## GOAL OF THE EXERCISE
Output the lines below, from the line containing "Between [247,263] and" through the last line, as a Markdown table with the columns Row and Line, leaving out blank lines.

## EXTRACTED INFORMATION
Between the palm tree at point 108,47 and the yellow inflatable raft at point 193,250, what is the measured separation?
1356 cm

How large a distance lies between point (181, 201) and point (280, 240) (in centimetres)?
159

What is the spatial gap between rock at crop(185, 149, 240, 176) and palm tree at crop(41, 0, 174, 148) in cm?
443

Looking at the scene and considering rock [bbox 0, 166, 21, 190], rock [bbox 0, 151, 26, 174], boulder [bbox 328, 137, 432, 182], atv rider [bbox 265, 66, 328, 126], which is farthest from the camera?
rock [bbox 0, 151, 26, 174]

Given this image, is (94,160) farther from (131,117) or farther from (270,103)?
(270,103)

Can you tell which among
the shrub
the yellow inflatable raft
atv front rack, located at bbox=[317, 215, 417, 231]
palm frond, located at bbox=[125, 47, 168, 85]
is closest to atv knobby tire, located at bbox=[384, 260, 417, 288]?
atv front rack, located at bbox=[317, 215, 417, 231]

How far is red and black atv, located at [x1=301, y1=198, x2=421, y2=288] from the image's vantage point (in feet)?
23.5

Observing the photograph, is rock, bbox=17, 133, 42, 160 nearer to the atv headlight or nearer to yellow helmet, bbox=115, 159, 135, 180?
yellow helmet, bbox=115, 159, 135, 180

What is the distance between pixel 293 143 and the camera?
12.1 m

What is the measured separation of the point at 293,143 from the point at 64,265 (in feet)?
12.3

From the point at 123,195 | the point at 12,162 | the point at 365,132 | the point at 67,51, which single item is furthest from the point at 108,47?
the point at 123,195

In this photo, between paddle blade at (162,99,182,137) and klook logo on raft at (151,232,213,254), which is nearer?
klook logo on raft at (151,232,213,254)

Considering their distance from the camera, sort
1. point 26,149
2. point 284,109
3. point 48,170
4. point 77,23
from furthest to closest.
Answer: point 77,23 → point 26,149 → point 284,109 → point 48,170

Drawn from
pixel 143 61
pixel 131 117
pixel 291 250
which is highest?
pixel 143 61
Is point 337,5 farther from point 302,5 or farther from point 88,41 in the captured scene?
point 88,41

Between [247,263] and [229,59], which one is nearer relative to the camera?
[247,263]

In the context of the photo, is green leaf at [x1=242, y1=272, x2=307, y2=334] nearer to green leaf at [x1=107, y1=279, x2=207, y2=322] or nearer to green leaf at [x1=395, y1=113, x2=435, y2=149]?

## RESULT FOR THIS TASK
| Row | Line |
|---|---|
| 1 | Between [247,263] and [229,59], which one is nearer relative to the camera? |
| 2 | [247,263] |
| 3 | In the context of the photo, is green leaf at [x1=242, y1=272, x2=307, y2=334] nearer to green leaf at [x1=107, y1=279, x2=207, y2=322] or nearer to green leaf at [x1=395, y1=113, x2=435, y2=149]? |